Asia-Pacific News
Restive Philippine volcano hisses, rumbles, belches ash
Dec 26, 2009, 9:36 GMT
Manila - A restive Philippine volcano on Saturday hissed, rumbled and belched ashes in a persistent display of intense activity.
The Philippine Institute of Volcanology and Seismology (Phivolcs) said it recorded overnight 406 volcanic explosions in Mayon Volcano in Albay province, 360 kilometres south-east of Manila.
The agency said it detected two hissing and 26 rumbling sounds, indicating that magma continued to move up the cone.
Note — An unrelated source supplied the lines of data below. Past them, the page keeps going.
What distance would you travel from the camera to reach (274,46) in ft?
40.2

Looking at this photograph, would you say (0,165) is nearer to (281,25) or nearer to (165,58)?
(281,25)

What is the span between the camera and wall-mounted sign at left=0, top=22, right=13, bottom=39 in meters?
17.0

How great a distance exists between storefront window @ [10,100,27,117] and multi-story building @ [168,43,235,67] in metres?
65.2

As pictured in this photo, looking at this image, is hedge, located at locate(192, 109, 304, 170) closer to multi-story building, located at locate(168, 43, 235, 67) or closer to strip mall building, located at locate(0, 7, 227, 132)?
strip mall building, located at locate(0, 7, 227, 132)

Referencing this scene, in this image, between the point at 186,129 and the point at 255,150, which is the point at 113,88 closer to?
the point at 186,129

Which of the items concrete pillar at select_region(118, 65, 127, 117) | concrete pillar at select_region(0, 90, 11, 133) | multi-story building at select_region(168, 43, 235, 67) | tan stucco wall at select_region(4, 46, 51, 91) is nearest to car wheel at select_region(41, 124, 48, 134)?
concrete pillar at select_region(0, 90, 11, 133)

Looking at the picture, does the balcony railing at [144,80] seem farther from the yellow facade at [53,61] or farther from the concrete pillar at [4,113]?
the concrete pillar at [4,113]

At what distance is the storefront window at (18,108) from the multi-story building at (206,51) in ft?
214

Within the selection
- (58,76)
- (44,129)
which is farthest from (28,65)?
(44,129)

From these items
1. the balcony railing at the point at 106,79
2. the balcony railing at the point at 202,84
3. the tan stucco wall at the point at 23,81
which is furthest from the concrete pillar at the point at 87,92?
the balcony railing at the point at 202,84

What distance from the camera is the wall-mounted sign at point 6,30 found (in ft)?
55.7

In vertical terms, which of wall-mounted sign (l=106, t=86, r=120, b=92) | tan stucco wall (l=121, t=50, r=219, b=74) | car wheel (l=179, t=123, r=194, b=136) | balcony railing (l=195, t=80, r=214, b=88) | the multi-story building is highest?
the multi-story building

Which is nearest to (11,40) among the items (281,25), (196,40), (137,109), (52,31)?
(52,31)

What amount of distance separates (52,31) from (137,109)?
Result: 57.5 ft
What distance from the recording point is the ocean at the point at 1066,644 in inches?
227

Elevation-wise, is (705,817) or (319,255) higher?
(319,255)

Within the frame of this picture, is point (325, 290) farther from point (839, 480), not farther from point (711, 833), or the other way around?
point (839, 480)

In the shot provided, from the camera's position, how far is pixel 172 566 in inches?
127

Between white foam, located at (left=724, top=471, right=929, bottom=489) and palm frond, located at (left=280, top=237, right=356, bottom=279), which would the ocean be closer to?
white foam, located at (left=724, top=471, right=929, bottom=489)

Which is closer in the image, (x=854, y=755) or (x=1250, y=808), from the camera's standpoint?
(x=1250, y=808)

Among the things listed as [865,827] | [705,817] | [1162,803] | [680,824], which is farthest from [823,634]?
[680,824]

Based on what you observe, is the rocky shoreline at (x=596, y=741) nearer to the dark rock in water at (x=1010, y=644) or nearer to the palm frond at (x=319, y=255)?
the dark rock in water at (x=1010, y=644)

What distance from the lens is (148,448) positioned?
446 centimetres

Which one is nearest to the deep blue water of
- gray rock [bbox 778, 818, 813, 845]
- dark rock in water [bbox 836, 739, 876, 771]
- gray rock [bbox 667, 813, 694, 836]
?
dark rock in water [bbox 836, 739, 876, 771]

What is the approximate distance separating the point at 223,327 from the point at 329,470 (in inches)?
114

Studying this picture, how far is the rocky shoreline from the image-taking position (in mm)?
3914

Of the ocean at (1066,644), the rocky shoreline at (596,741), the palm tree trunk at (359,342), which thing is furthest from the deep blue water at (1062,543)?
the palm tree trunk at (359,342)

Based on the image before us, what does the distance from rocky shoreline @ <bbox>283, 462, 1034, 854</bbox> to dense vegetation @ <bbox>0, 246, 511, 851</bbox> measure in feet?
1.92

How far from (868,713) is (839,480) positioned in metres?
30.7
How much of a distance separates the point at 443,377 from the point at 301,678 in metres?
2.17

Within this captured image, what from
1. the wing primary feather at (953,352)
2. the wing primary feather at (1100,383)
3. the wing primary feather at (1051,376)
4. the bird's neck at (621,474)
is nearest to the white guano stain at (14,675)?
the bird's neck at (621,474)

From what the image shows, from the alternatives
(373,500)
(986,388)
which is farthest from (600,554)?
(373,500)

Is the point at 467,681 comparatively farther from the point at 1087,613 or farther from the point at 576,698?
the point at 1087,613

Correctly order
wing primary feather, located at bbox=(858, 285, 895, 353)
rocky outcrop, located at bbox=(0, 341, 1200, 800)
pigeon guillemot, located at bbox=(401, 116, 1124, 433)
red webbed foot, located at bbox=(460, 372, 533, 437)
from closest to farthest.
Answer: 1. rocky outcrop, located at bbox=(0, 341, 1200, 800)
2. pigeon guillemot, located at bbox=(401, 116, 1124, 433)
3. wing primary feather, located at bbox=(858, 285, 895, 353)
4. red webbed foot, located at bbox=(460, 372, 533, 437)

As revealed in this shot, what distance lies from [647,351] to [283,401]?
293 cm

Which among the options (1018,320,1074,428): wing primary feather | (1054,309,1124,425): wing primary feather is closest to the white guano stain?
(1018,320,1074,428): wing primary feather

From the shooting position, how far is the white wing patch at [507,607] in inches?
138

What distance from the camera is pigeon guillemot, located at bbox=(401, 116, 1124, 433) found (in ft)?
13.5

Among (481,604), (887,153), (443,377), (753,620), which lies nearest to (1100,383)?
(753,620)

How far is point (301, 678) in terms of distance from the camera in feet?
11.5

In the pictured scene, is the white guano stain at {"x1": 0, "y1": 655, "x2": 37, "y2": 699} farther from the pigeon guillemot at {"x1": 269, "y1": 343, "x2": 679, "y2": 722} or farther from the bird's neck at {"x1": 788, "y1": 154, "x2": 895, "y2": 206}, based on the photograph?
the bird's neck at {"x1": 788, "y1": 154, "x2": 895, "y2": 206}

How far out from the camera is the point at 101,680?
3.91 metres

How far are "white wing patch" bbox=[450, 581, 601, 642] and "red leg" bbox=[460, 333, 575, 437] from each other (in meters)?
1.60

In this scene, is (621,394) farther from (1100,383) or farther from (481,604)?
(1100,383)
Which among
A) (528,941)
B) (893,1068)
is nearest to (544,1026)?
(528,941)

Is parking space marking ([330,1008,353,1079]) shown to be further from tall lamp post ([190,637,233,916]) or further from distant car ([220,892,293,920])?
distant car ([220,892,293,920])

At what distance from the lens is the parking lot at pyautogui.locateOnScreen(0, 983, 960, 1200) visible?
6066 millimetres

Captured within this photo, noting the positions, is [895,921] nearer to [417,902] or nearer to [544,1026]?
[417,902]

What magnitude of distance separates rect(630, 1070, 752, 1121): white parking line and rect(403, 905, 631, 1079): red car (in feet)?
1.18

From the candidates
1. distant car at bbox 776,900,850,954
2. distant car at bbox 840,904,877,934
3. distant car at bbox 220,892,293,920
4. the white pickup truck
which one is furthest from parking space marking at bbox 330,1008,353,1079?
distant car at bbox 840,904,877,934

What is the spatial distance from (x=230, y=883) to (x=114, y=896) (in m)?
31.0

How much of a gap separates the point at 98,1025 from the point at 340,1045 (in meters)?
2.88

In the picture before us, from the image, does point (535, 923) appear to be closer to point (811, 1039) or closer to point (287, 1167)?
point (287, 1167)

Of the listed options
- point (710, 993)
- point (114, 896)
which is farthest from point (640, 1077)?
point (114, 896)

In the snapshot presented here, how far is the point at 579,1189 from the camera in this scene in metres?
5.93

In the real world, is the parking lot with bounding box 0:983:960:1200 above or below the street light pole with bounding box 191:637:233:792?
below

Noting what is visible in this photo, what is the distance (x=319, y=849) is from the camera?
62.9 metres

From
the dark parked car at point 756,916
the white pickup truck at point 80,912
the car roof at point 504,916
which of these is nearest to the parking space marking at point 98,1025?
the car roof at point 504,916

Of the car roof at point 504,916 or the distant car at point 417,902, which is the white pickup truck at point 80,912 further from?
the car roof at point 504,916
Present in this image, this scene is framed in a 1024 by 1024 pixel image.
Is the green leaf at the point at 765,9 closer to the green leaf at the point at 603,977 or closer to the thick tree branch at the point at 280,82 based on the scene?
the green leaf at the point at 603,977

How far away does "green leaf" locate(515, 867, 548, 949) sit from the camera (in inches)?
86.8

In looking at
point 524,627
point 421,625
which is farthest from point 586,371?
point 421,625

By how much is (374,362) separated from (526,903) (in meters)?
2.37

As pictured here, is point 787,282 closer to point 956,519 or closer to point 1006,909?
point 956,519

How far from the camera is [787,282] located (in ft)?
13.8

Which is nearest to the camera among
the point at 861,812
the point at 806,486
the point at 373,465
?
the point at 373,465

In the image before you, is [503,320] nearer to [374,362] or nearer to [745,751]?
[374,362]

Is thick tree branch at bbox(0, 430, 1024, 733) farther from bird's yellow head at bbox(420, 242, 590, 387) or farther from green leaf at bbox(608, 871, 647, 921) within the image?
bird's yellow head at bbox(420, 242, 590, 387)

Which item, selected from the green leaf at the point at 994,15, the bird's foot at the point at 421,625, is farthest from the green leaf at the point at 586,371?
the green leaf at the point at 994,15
A total of 142 rockfall events and 33 ash eruptions reaching as high as 1,000 metres were also observed during the past 24 hours.
Phivolcs volcanologist Ed Laguerta said seismic activity of Mayon had decreased compared to recent days, but its activity remained intense and a hazardous eruption was still probable within days.
'If we look at Mayon's history in 1984, it calmed down for a few days before it erupted,' he said.
Neary 50,000 people living on the slopes of the volcano have been evacuated and soldiers and police strictly imposed checkpoints to prevent residents from returning to their homes.
The 2,472-metre volcano has erupted about 50 times since 1616. It last erupted in July 2006, forcing more than 30,000 people to flee their homes.
Mayon's most violent eruption was in 1814, when more than 1,200 people were killed and a town was buried in volcanic mud. An eruption in 1993 killed 79 people.